Chinese diplomat (1892–1982)

Hsu Shu-hsi (徐淑希 (Xú Shūxī); April 3, 1892 – January 14, 1982) was a diplomat of the Republic of China. He represented his country in Canada, Peru and Bolivia.

==Biography==
Hsu was born in Swatow, the son and grandson of physicians. After graduating from Shantou Huaying Middle School in 1910, he studied at the University of Hong Kong. He later studied at Columbia University in the United States and received a doctorate. After returning to China, he taught at Yenching University and served as dean of the Department of Political Science, dean of the School of Social Sciences, and dean of the Law School.

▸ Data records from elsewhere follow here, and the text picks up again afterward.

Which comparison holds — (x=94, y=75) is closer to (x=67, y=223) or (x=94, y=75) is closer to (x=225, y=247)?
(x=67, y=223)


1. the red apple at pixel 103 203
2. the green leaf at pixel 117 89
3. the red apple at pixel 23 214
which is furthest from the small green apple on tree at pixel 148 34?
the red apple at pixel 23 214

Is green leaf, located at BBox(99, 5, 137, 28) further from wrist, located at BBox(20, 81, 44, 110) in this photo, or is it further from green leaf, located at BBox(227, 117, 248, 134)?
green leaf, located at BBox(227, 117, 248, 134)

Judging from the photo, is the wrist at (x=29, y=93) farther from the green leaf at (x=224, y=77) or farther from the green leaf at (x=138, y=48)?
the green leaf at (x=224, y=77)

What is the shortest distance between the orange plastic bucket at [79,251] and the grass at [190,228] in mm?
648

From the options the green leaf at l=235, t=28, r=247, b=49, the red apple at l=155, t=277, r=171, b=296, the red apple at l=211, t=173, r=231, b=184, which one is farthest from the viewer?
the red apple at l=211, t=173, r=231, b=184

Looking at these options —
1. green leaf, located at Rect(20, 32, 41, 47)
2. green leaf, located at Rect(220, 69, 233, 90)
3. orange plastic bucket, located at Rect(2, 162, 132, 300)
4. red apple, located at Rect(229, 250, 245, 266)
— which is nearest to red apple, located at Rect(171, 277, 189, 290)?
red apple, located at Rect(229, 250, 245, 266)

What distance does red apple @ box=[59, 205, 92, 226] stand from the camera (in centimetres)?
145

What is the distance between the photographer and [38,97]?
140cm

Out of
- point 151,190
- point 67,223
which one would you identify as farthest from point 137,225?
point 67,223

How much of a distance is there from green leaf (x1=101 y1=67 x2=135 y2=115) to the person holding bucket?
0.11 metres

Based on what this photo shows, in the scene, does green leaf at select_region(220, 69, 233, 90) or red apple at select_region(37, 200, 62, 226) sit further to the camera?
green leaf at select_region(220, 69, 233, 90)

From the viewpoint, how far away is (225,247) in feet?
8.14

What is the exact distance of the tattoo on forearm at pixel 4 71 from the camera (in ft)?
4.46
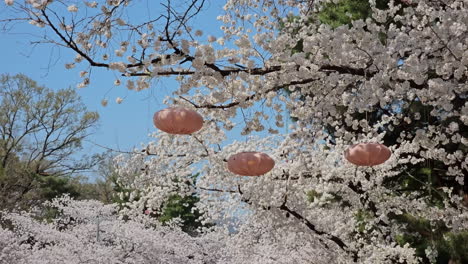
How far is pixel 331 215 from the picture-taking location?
7.23 m

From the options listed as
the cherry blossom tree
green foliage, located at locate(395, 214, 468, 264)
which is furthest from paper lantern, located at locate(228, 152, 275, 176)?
green foliage, located at locate(395, 214, 468, 264)

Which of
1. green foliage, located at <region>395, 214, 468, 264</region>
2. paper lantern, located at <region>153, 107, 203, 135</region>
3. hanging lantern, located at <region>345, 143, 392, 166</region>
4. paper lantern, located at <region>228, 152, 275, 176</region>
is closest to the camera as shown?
paper lantern, located at <region>153, 107, 203, 135</region>

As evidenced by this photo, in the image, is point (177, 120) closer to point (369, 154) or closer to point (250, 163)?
point (250, 163)

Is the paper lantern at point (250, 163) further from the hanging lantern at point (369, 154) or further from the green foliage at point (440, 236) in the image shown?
the green foliage at point (440, 236)

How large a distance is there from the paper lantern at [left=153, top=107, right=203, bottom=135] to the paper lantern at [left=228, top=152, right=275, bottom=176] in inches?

From 1940, he served as deputy representative of China on the Council of the League of Nations, and in June 1942, acting director of the Asia and Western Affairs Department of the Ministry of Foreign Affairs. With the Chinese Civil War having concluded in 1949, Hsu followed the Nationalist government's retreat to the island of Taiwan, where he successively served as the Ambassador to Peru and Bolivia, plenipotentiary representative of the island's delegation to the United Nations, and Ambassador to Canada since 1956.

Hsu died at the age of 89 on January 14, 1982, at his home in Westfield, New Jersey. He was survived by his wife, Grace Wen-chung Liu—who he married in a ceremony held in 1921 at the Chongwenmen and officiated by John Leighton Stuart—his three sons: Yuan-yo, Fu-cheng Richard, and Charles Chi-chang, and four grandchildren.